◆ **PROBLEM**: Rewrite the items from the line with "From what is" up to and including the line with "9.07 meters" as a two-column CSV headed text and answer. Give one row per item, put each field in quotes, and replace any line breaks with spaces.

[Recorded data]

========================================================================

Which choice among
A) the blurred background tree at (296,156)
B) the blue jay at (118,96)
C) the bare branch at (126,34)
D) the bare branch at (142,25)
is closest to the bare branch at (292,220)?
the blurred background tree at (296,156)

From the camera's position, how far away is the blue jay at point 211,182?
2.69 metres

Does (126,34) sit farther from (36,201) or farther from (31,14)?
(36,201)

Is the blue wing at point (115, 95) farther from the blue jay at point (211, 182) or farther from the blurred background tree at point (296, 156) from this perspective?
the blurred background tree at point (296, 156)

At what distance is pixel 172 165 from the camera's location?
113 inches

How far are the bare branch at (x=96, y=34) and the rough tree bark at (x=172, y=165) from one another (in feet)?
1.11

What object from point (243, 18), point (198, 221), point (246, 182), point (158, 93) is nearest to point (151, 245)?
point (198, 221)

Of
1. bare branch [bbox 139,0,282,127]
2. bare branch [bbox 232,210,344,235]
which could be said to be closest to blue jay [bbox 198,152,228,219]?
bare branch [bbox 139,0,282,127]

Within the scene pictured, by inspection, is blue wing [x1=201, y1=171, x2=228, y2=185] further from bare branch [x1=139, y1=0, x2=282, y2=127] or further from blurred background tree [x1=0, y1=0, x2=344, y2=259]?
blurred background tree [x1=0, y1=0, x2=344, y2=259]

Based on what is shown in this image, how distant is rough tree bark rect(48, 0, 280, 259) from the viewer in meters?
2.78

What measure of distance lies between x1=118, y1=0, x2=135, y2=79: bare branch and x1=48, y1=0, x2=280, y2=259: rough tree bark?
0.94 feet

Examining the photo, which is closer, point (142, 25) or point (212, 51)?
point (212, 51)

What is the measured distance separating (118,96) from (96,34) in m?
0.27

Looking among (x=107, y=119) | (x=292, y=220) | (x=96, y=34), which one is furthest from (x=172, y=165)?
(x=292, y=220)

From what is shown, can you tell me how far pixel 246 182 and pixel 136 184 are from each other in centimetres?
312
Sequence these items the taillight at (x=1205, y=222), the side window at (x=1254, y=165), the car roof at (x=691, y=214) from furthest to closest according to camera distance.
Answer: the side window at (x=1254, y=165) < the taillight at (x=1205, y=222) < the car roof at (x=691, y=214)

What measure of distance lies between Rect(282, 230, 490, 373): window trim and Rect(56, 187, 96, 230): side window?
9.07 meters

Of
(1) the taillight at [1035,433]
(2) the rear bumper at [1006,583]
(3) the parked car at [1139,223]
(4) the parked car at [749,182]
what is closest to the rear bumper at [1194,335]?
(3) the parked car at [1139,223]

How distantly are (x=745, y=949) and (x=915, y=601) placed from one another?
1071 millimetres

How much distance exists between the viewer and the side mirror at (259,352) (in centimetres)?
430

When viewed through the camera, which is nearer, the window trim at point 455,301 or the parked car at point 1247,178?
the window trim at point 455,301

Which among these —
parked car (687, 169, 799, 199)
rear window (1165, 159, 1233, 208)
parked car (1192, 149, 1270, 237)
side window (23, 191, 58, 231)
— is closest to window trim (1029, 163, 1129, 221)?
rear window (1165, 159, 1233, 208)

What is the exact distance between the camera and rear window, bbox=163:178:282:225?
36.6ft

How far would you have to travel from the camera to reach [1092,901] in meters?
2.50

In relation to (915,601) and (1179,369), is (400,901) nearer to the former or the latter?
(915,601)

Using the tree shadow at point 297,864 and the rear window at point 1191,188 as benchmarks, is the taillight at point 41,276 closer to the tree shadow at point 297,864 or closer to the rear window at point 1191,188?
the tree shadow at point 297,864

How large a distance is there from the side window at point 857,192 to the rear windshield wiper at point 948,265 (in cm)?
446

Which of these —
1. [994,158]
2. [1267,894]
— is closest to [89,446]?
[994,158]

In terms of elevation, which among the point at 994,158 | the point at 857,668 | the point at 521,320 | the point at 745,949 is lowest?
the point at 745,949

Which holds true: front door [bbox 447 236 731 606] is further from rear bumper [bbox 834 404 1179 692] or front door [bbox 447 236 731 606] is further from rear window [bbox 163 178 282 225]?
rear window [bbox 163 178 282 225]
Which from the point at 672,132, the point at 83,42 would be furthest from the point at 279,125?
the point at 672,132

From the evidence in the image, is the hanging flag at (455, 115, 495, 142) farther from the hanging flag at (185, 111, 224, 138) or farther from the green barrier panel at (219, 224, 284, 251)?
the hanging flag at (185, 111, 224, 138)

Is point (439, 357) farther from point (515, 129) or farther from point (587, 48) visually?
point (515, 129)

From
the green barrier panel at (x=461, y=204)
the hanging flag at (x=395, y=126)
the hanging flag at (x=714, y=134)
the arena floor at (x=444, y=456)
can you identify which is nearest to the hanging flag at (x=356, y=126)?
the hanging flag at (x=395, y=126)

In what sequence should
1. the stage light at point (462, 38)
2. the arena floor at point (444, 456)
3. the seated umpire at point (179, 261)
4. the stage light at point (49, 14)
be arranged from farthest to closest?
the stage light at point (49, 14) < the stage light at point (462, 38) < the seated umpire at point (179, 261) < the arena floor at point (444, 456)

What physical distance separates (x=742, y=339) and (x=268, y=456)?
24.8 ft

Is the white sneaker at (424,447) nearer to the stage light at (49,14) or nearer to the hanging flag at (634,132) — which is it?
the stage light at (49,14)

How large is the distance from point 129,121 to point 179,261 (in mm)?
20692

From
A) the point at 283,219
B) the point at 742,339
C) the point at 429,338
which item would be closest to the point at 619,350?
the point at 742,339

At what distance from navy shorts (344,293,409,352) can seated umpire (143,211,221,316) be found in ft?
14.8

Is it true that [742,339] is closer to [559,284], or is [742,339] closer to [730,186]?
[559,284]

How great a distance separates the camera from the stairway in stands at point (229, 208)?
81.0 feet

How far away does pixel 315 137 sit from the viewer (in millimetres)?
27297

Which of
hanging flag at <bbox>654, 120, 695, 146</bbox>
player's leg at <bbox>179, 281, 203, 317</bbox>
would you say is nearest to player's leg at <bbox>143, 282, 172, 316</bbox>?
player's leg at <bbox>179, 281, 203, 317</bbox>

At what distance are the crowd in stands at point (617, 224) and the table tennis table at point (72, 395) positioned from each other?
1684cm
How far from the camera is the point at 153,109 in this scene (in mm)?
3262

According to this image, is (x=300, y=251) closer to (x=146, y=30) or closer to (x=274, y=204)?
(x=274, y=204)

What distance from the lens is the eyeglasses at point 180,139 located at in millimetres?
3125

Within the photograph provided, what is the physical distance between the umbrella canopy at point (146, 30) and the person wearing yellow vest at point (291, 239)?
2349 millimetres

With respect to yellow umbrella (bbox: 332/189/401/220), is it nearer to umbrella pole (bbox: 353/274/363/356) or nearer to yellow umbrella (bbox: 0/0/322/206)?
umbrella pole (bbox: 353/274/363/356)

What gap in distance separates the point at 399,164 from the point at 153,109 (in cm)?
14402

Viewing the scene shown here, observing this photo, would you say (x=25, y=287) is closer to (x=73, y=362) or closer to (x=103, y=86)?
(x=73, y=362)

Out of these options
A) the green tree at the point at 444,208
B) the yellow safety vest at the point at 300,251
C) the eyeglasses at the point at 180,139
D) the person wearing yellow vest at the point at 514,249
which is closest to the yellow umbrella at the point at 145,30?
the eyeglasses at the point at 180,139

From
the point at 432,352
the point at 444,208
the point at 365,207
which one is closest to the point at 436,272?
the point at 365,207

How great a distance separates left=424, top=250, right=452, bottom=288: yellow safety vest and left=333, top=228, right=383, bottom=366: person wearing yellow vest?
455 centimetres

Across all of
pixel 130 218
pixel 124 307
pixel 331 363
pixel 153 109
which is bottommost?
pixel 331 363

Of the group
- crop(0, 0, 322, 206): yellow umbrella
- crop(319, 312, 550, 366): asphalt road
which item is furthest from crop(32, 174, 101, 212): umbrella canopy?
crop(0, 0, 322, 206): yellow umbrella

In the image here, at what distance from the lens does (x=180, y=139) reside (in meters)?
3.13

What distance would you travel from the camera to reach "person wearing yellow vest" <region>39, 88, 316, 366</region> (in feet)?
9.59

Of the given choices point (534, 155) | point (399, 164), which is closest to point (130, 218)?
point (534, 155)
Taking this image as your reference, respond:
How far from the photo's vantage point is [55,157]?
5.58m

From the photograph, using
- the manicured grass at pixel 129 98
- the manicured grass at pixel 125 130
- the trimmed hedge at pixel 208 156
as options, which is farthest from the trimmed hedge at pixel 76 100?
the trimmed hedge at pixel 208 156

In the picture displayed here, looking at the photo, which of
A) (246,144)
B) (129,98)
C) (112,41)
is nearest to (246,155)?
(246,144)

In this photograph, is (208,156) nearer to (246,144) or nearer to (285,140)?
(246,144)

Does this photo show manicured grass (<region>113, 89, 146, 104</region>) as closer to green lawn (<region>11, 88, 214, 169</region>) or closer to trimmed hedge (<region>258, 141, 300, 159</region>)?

========================================================================

◆ **RESULT FOR THIS TASK**:
text,answer
"From what is shown, can you tell me how far pixel 246 182 and pixel 136 184 are from each other in centimetres?","312"
"Sequence these items the taillight at (x=1205, y=222), the side window at (x=1254, y=165), the car roof at (x=691, y=214) from furthest to closest according to camera distance. Answer:","the side window at (x=1254, y=165) < the taillight at (x=1205, y=222) < the car roof at (x=691, y=214)"
"What measure of distance lies between Rect(282, 230, 490, 373): window trim and Rect(56, 187, 96, 230): side window?","9.07 meters"